The regimen she came up with has much in common with my own (and this probably has a lot to do with why I like it). It’s pretty obvious stuff: exercise as play, ample rest, healthy food, plenty of sunlight and fresh air—with some very specific notions that I haven’t implemented yet, but that are probably great ideas, such as making your sleeping area really dark.

I recommend it, but I’m glad I checked it out of the library rather than buying a copy.

After finishing the McDougall book, I was again bereft of a compelling book on human movement. Into that empty space came a book by Jonathan Gottschall.

The Professor in the Cage: Why Men Fight and Why We Like to Watch by Jonathan Gottschall.

Gottschall was an adjunct professor of English who came to realized that his career had peaked. All he could expect was years of teaching English Composition to kids who didn’t want to learn until he eventually annoyed a critical mass of administrators who would then quit renewing his contract, leaving him unemployed. At about the point where this realization became something that he could no longer ignore, he noticed that the vacant former hardware store visible from his cubicle had reopened as a mixed martial arts gym.

Looking out the window, he gets the idea that he’ll start working out at the gym, and then gets the idea that he could fight an MMA-style cage match and write a book about it: The Professor in the Cage!

I happened upon this book in an author interview with the Art of Manliness. It sounded like it might be an informative exploration of the intersection of human movement arts generally with the fraction that are martial arts, as well as being a fun story about taking on a challenge.

Part of the reason that it’s fun is that the author is quite open about the genre that he’s writing in. It’s a stunt book, a type of book which has a certain structure—the author gets in over his head, and writes self-deprecatingly of his struggles. He doesn’t try to disguise the fact that he’s doing that: He knows it, and he knows that you know it.

But it’s also very interesting when the author isn’t getting beat up, because it’s not just personal anecdotes; it’s also a scholarly exploration of ritual violence. He talks a lot about why men engage it in, why women mostly do not, how dueling cultures came to develop, and why they die out. Those aspects of the book are well-researched, with extensive notes, and strike a pretty good balance between the evolutionary and sociobiological basis of the difference between male and female choices and the sociological and anthropological ones.

He also looks at the question that the modern “cage match” fights were supposed to answer: which martial art is the best? (Answer: It turns out that wrestling/grappling styles beat punching/kicking/boxing styles. A grappling-focused style of ju-jitsu totally dominated the MMA cage match fights, until all the fighters learned enough wrestling to hold their own.)

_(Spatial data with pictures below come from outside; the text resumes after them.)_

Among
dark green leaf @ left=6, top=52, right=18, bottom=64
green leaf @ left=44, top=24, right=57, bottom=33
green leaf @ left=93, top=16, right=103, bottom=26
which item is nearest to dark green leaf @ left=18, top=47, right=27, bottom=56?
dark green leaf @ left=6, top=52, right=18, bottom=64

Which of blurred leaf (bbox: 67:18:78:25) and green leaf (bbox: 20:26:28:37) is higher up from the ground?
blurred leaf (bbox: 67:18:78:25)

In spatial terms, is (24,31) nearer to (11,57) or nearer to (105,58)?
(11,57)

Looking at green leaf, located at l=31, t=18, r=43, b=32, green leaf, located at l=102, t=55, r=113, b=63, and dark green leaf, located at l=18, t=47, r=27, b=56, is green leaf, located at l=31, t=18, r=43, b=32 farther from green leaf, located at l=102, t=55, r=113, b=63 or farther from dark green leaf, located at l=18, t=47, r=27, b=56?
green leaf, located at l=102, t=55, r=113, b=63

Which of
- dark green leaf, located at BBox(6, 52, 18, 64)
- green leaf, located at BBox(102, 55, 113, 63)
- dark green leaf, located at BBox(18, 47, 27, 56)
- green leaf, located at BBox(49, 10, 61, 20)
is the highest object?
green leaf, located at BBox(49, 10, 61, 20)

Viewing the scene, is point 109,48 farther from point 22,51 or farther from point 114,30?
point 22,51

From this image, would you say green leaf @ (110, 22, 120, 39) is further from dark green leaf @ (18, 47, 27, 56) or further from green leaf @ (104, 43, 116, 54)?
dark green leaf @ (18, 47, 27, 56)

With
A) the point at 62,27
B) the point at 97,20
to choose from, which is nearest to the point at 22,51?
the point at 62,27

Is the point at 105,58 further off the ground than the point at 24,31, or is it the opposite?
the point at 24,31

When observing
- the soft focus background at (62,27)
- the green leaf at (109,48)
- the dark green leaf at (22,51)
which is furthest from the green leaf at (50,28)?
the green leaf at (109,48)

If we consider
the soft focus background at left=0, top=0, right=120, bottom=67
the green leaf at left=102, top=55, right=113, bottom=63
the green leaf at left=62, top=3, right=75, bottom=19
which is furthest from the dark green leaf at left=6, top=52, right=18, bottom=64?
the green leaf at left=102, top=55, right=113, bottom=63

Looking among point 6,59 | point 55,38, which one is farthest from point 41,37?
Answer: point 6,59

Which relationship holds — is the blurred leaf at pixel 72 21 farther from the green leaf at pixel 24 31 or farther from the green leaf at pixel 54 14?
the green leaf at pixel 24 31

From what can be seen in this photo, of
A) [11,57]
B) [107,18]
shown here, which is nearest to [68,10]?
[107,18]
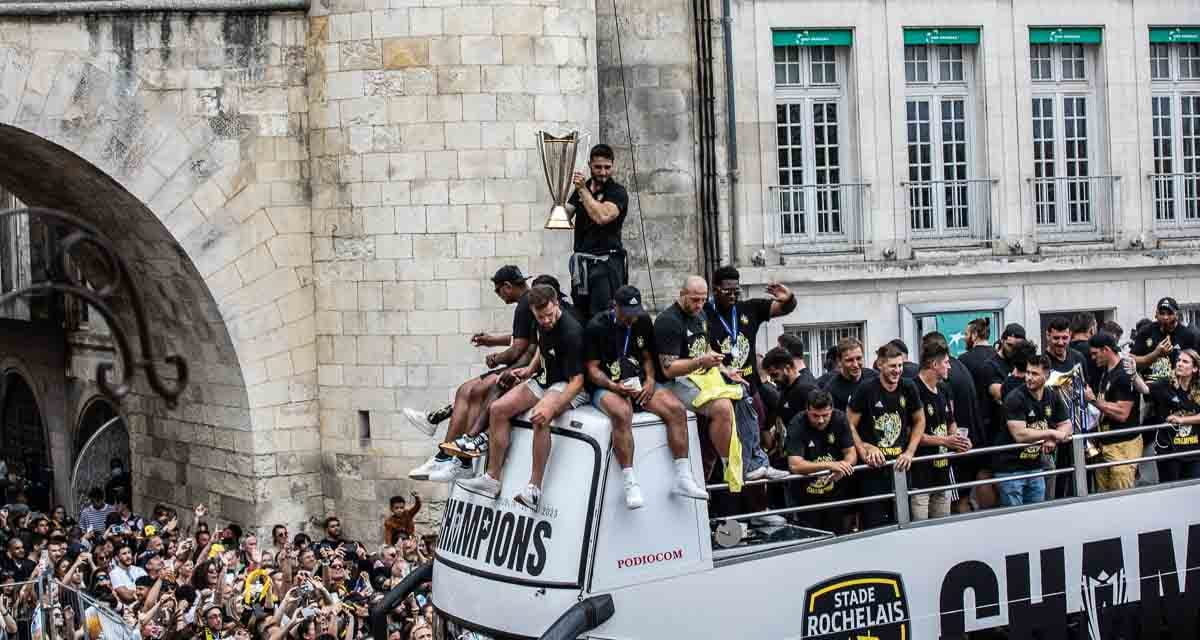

It was especially interesting to read after having read the McDougall book. Both look at the Greek tradition of fitness and both talk about pankration, the ancient Greek martial art, which turns out (unsurprisingly, because it’s both a striking and a grappling art) to look a whole lot like modern mixed martial arts.

I recommend it. Very interesting.

Now I am again between books about human movement, and am having to make do with fiction.

Tobias S. Buckell’s Sly Mongoose

Sly Mongoose by Tobias S. Buckell

Pat Rothfuss:  “Oh my paws and whiskers! Well, mostly my whiskers.”
“Oh my paws and whiskers! Well, mostly my whiskers.”

So, Toby had a little contest, where he asked for captions for this picture of Pat Rothfuss in cat ears.

I’m not normally a contest sort of guy, but the prize this time was a copy of Sly Mongoose.  I’m a fan of Toby’s work and had bought Crystal Rain and Ragamuffin in hardback, but my income has been a bit constrained since I became a full-time writer.  I’ve cut back on book purchases, and Sly Mongoose was among the things I’d have liked to buy but hadn’t.  So, I entered (with the caption shown), and I won!

When the book came, I set aside Anathem to read it right away.  (Seriously. As I said, I like Toby’s work.) Here’s some thoughts.

I’m always a little cautious of books about a hyper-competent hero.  It’s a kind of story that’s hard to do well. To provide some dramatic tension you either need hyper-competent villain or else you need to cripple your hero.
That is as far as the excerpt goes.